*** GIVEN PASSAGE

Guided by lasers, fluorescence and real-time imaging, surgeons develop new ways to enhance precision
Gordon Li stared down at a mass of pinkish-gray tissue. He turned to the neurologist beside him and, from behind his surgical mask, cued the next step of the procedure. “Really step it up for this part. Test her hard,” he said.
Li, MD, associate professor of neurosurgery, was in the midst of an open-brain surgery and the “her” was Lisa Inouye, who lay awake on the operating table. Li was removing a tumor in a region of Inouye’s brain that controls movement, and her lucid state allowed Li to ask Inouye to perform certain tasks, ensuring that he was not cutting out parts of her brain critical for those actions.
As instructed, the neurologist began rattling off a list of physical to-dos — touch your nose, tap your fingers, kick your leg out. Inouye touched, tapped and kicked as Li cut out bits of tumor.
“It was textbook,” Li recalled.

******
*** DATA UNDER STUDY

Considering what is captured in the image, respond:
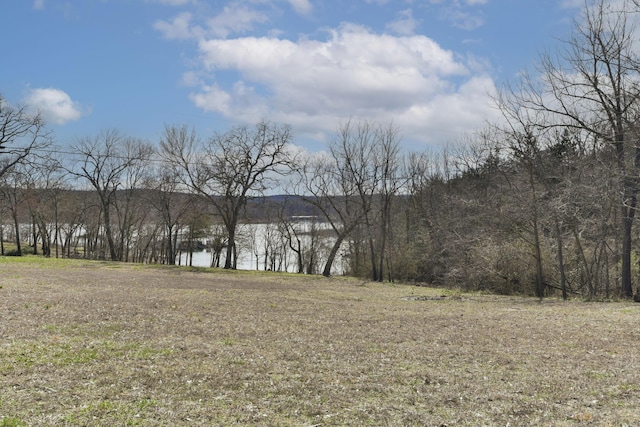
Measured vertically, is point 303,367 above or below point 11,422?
below

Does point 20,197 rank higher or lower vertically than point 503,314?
higher

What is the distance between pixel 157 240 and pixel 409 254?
1279 inches

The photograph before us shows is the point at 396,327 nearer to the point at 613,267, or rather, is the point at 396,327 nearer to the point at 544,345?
the point at 544,345

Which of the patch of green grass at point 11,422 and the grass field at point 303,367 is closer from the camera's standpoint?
the patch of green grass at point 11,422

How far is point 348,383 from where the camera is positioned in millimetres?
6520

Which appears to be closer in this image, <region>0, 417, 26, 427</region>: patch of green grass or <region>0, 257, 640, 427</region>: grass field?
<region>0, 417, 26, 427</region>: patch of green grass

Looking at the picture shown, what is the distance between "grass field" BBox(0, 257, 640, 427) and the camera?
208 inches

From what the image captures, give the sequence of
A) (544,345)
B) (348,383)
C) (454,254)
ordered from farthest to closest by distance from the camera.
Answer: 1. (454,254)
2. (544,345)
3. (348,383)

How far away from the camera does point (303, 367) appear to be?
7320mm

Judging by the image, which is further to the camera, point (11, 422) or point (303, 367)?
point (303, 367)

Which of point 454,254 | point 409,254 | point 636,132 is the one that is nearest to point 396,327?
point 636,132

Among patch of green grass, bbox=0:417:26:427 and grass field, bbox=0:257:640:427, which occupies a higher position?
patch of green grass, bbox=0:417:26:427

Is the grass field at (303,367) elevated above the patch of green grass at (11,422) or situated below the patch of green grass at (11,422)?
below

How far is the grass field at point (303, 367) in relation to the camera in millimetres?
5277
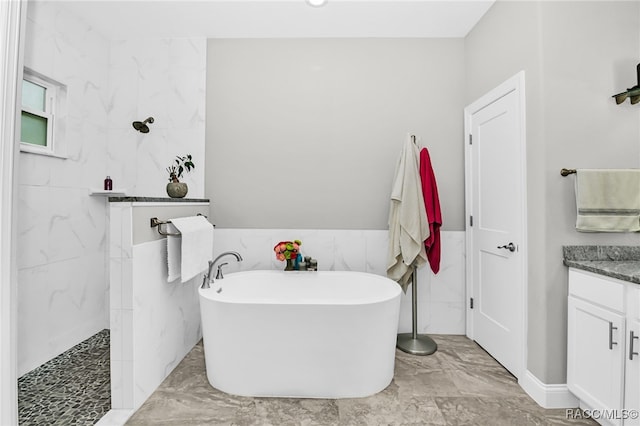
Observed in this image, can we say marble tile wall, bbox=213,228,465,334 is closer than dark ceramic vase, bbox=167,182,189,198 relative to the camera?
No

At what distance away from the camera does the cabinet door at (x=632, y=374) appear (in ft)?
4.50

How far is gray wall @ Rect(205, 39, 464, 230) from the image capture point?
281cm

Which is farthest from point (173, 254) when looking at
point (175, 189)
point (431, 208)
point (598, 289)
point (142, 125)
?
point (598, 289)

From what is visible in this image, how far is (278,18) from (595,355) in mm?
3038

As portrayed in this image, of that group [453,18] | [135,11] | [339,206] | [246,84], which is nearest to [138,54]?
[135,11]

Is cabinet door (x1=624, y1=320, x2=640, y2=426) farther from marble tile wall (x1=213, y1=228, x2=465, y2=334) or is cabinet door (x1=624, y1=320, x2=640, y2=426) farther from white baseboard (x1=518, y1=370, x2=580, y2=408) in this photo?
marble tile wall (x1=213, y1=228, x2=465, y2=334)

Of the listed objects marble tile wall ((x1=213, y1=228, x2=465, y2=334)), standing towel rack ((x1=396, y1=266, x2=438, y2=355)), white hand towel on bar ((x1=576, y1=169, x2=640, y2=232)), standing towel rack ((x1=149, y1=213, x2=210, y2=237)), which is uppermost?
white hand towel on bar ((x1=576, y1=169, x2=640, y2=232))

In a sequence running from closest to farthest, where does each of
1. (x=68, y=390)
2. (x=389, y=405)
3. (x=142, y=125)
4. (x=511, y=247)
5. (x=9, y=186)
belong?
1. (x=9, y=186)
2. (x=389, y=405)
3. (x=68, y=390)
4. (x=511, y=247)
5. (x=142, y=125)

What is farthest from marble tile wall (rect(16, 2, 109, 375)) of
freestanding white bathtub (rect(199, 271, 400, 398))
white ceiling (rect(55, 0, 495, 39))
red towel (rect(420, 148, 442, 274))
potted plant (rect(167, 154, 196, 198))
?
red towel (rect(420, 148, 442, 274))

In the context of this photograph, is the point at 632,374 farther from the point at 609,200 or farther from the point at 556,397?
the point at 609,200

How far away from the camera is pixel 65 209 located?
7.99 ft

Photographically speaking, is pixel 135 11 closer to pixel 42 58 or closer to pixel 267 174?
pixel 42 58

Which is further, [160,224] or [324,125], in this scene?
[324,125]

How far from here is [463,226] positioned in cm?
280
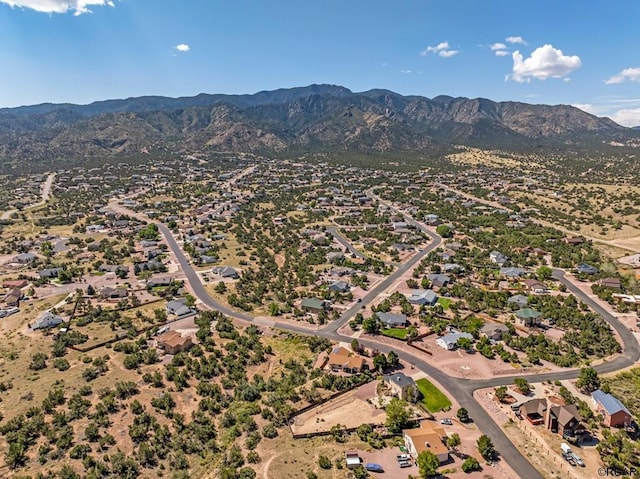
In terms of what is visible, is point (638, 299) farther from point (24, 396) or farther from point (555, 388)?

******

_STUDY QUESTIONS:_
[a] In the brain surgery article, what is Gordon Li's position?
[b] List every physical task the neurologist names for Inouye in the brain surgery article.
[c] Continue the brain surgery article from its last sentence.
The material after the brain surgery article is unrelated to it.

_ANSWERS BELOW:_
[a] Associate professor of neurosurgery.

[b] Touch your nose, tap your fingers, kick your leg out.

[c]
That is, until he saw what appeared to be more tumor tissue — this part of the mass hadn’t shown up on a pre-operative brain scan. After a bit of visual inspection and prodding — brain tumors feel mushier than healthy brain tissue — Li surmised the tissue was very likely part of the tumor and needed to be taken out. But before making the cut, he conducted one more review, this time using a new, experimental tool. Li had been collaborating with Eben Rosenthal, MD, a surgeon-scientist who is developing a targeted fluorescent dye that clings to and illuminates cancer. The idea behind this new dye — Inouye was the seventh Stanford patient to consent to its use during brain surgery — is to help surgeons spot cancer in real time, as they operate.
He aimed a special camera at the possibly cancerous tissue, and from the screen emanated a glow of confirmation.
By the end of the surgery, Li had removed 98% of Inouye’s tumor — a good bump from the 90% he had anticipated. Although it’s still early in the dye’s development, Li sees potential for its use in future operations. “It’s clear how this dye could act as a guide for surgeons in murky territory,” he said. “Determining where and what to cut is not always so obvious.”
In fact, more often than not brain surgery requires a bit of guesswork. In search of more reliable guides than inexact visual and tactile cues, brain surgeons have turned to technology. Some, like Rosenthal, are developing newer imaging methods that they hope will let surgeons augment what they see with the naked eye. And some are turning to MRI — normally a diagnostic tool — to steer the course of their procedures.